Targeting Matrix Vesicles in Vascular Calcification
Calcification of tissues is a feature of aging, and problematic in blood vessels and heart tissue. It reduces elasticity and cardiovascular tissue function, leading to eventually fatal problems. The underlying mechanisms that drive calcification likely involve the inflammatory signaling produced by senescent cells, contributing to the shift in behavior that makes cells in blood vessel walls act more like osteoblasts, attempting to build bone by depositing calcium structures in the tissue. As noted here, the roots of calcification remain much debated, and there is plenty of room for new discoveries.
Vascular calcification (VC) is a prominent clinical pathology of atherosclerosis, diabetes mellitus, hypertension, aging, and chronic kidney disease (CKD), resulting in abnormal calcium phosphate accumulation in the intimal and medial layers of the vessel wall. After vascular calcification, the stiffness of the vascular wall is increased, and the compliance is decreased, which results in myocardial ischemia, left ventricular hypertrophy, and heart failure. At present, vascular calcification is still lacks effective treatment methods, and the pathogenesis mechanism remains unclear.
The phenotype switching of vascular smooth muscle cells (VSMCs) has been regarded as the principal driver in the calcification of intimal and medial layers. VSMCs undergo the phenotypic transformation from a differentiated "contractile" into a dedifferentiated "synthetic" proliferative phenotype in the process of vascular calcification. The phenotypic switching VSMCs express higher osteoblast-like markers, and is associated with increased proliferation and migration ability. The osteoblast-like phenotype of VSMCs is regarded as the cellular characteristic factor of vascular calcification. Many factors such as oxidative stress damage, hyperphosphatemic environment, and inflammation increase the indices related to bone formation in VSMCs and promote their transformation into osteoblasts. On the other hand, a variety of biochemical factors are also involved in the phenotype switching of VSMCs.
Matrix vesicles (MVs), one kind of extracellular matrix derived extracellular vesicles (EVs), are membrane-bound microparticles released by cells, containing various cargo, including proteins, carbohydrates, lipids, DNA and small RNAs, such as microRNAs (miRNAs).
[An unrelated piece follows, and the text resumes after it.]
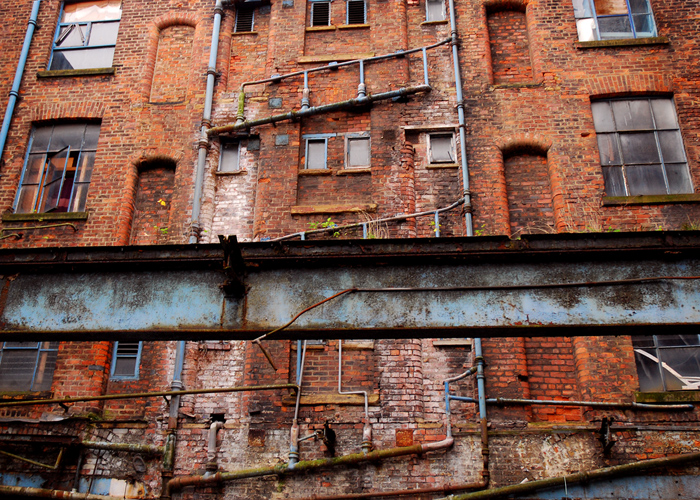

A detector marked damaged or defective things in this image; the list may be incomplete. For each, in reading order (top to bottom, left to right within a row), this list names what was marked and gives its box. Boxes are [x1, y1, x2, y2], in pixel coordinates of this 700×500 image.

The origin and composition of MVs determine their calcification potential. Recent evidence showed that extracellular MVs serve as nucleating foci to initiate microcalcification. The formation and secretion of MVs and the increase of intracellular alkaline phosphatase (ALP) activity are also involved in the osteoblast-like phenotype transformation of VSMCs.
However, the specific mechanisms and functions of MVs regulating vascular calcification have not been fully elucidated. For example, what is the originating cell that releases MVs in vascular calcification, and how do the pro-calcification MVs get into the recipient cell? This article aims to review the detailed role of MVs in the progression of VC and compare the difference with other major drivers of calcification, including aging, uremia, mechanical stress, oxidative stress, and inflammation. We will also bring attention to the novel findings in the isolation and characterization of MVs, and the therapeutic application of MVs in VC.
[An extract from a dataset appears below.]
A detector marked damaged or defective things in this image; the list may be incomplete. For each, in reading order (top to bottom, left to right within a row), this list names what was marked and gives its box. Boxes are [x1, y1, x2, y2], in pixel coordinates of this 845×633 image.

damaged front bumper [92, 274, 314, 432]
"The underlying mechanisms that drive calcification likely involve the inflammatory signalling produced by senescent cells, contributing to the shift in behaviour that makes cells in blood vessel walls act more like osteoblasts -"
The cellular reprogramming involving the phenotypical switching from smooth muscle to osteo's would seem to be more likely the result of mitochondrial exhaustion, itself the result of the effect of reactive oxygen species over time, rather than anything else. Mitophagy has been closely linked both to differentiation and, when it is lacking, to dedifferentiation, The key factor required is probably mitophagy. Thus what is needed, according to the de Gray classification, is Mitosens.
Much of the work done on IPSC's, dwells on the importance of mitophagy or the health of the mitochondria in obtaining the desired result, whether that result is dedifferentiation or differentiation.
Matrix vesicles/exosomes are likely to be a downstream effect of the state of the mitochondria.
Thus ,we are back to ROS and antioxidents.
Is it that horrible tasting, as to prevent a regular routine of two tablespoons of Bragg's Apple Cider Vinegar to negate this issue? We spend all this time and effort researching an issue that should be put to rest immediately (~3 months) in the population. I spoke to a cardiac rehabilitation nurse about whether their patients are informed about this simple treatment. She said "it's out of our therapeutic lane". I'm starting to loose my empathy for those suffering from this. It only takes a few minutes of Internet research to discover this treatment.
I have a joke: An old couple, he with hearing loss, she with worsening chest pains, goes to their doctor to have her checked out. After she is examined, the doctor comes out and announces to the husband "I'm sorry Sir, your wife has acute angina". The old man, not certain he'd heard the doctor correctly says "What was that?". The doctor raises his voice and says clearly "I'm sorry, but your wife has acute angina". The old man says "I know, but what's wrong with her?"